Sample is just a Mapping[FieldName, FieldValue], where FieldName = str and FieldValue = Union[float, int, str, Sequence['FieldValue']. It is easiest to use a dict to represent a sample, but you can essentially use any object you like as long as it implements Mapping[FieldName, FieldValue] (which can be ensured by subclassing from this type).

Dataset

There are actually 2 classes for a dataset. Dataset is what you would normally use. It implements Sequence[Sample] so it requires all the samples to fit in the memory. To create a Dataset object, pass an object of type Sequence[Sample] as an argument.

>>> from text2array import Dataset
>>> samples = [
...   {'ws': ['john', 'talks']},
...   {'ws': ['john', 'loves', 'mary']},
...   {'ws': ['mary']}
... ]
>>>
>>> # Create a Dataset
>>> dataset = Dataset(samples)
>>> len(dataset)
3
>>> dataset[1]
{'ws': ['john', 'loves', 'mary']}

If the samples can’t fit in the memory, use StreamDataset instead. It implements Iterable[Sample] and streams the samples one by one, only when iterated over. To instantiate, pass an Iterable[Sample] object.

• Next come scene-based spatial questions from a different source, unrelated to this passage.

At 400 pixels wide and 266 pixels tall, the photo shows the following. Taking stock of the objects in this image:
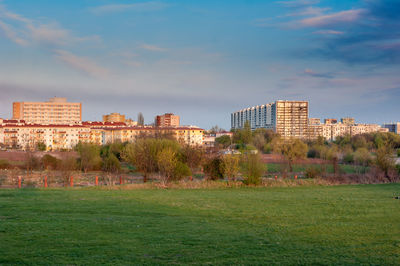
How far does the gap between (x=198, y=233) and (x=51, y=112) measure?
17219cm

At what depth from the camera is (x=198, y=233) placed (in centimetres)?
1076

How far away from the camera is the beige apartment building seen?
16675 cm

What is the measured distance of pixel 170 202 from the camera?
18031 millimetres

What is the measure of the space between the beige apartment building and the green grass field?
524 feet

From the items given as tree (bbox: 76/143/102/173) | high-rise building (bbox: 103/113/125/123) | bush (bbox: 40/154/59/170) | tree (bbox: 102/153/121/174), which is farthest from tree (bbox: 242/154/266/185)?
high-rise building (bbox: 103/113/125/123)

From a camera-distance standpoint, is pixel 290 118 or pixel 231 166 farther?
pixel 290 118

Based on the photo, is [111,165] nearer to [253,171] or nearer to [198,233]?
→ [253,171]

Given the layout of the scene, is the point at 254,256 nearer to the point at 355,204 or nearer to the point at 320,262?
the point at 320,262

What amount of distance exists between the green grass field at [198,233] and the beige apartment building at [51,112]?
160 meters

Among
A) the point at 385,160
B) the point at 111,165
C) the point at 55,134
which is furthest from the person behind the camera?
the point at 55,134

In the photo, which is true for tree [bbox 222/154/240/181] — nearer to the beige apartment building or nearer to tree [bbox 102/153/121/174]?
tree [bbox 102/153/121/174]

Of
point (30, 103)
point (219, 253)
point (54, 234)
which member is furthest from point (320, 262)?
point (30, 103)

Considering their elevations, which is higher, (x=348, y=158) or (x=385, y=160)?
(x=385, y=160)

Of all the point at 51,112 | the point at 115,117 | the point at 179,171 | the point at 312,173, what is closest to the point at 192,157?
the point at 179,171
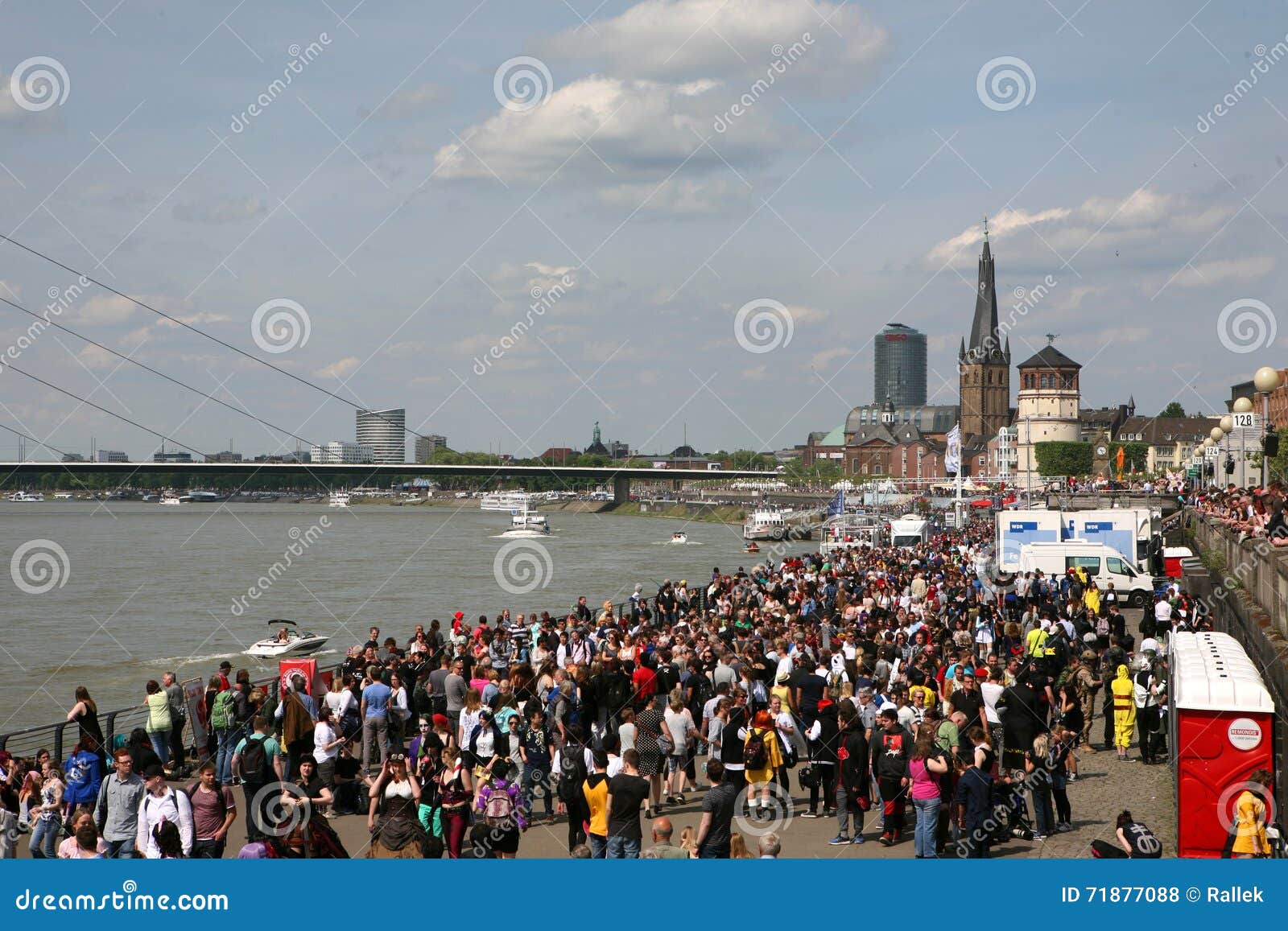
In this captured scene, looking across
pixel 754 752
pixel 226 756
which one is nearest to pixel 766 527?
pixel 226 756

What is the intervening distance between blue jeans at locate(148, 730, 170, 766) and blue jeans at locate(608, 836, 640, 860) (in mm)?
5107

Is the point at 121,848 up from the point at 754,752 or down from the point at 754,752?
down

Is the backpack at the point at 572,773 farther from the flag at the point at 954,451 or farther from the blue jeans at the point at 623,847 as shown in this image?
the flag at the point at 954,451

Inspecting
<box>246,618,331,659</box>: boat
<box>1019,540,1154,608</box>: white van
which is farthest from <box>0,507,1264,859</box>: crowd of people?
<box>246,618,331,659</box>: boat

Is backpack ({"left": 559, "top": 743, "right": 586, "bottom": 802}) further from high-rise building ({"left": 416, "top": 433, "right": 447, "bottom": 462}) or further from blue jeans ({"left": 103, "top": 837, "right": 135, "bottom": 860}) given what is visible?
high-rise building ({"left": 416, "top": 433, "right": 447, "bottom": 462})

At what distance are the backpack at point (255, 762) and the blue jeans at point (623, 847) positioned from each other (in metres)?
2.87

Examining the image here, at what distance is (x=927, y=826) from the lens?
8.06 meters

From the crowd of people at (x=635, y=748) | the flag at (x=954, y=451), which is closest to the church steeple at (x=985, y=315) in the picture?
the flag at (x=954, y=451)

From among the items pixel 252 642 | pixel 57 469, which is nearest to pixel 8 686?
pixel 252 642

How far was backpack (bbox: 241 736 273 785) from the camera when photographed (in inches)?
344

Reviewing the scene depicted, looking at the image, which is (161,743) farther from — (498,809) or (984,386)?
(984,386)

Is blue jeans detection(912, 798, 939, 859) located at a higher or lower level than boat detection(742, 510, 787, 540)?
lower

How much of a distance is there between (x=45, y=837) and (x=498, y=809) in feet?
10.3

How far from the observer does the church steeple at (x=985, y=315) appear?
146 meters
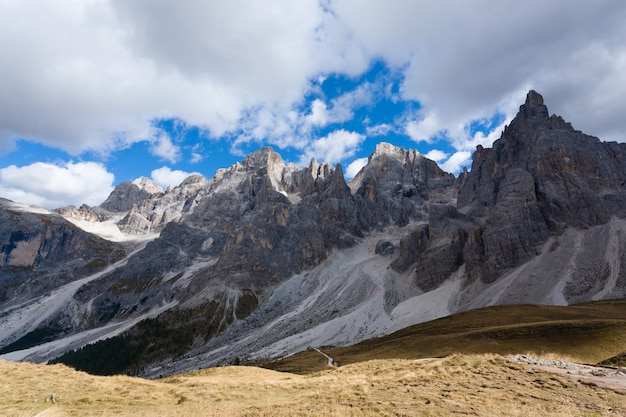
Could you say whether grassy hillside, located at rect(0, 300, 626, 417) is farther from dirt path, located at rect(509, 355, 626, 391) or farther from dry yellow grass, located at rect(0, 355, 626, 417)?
dirt path, located at rect(509, 355, 626, 391)

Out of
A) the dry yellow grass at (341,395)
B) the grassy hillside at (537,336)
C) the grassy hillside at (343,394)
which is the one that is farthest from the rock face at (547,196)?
the dry yellow grass at (341,395)

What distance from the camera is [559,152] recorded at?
158 meters

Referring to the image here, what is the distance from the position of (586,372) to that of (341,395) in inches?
640

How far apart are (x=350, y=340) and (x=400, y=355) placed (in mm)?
57957

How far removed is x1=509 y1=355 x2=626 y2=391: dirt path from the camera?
21.5 m

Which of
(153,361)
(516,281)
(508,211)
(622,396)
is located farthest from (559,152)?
(153,361)

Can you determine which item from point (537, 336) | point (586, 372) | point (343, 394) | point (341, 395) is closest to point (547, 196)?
point (537, 336)

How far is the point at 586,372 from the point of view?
80.7 ft

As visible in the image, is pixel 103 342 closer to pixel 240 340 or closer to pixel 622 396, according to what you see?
pixel 240 340

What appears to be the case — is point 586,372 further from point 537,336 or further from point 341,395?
point 537,336

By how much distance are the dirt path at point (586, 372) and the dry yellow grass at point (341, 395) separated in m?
1.16

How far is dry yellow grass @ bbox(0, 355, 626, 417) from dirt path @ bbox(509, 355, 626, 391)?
1156mm

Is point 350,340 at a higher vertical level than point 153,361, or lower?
higher

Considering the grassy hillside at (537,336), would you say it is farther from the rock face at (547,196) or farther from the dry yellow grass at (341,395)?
the rock face at (547,196)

>>> from text2array import StreamDataset
>>> samples = [
...   {'ws': ['john', 'talks']},
...   {'ws': ['john', 'loves', 'mary']},
...   {'ws': ['mary']}
... ]
>>> class Stream:
...   def __init__(self, seq):
...     self.seq = seq
...   def __iter__(self):
...     return iter(self.seq)
...
>>> dataset = StreamDataset(Stream(samples))  # simulate a stream of samples
>>> list(dataset)
[{'ws': ['john', 'talks']}, {'ws': ['john', 'loves', 'mary']}, {'ws': ['mary']}]

Because StreamDataset is an iterable, you can’t ask for its length nor access by index, but it can be iterated over.

Shuffling dataset

StreamDataset cannot be shuffled because shuffling requires all the elements to be accessible by index. So, only Dataset can be shuffled. There are 2 ways to shuffle. First, using shuffle method, which shuffles the dataset randomly without any constraints. Second, using shuffle_by which accepts a Callable[[Sample], int] and use that to shuffle by performing a noisy sorting.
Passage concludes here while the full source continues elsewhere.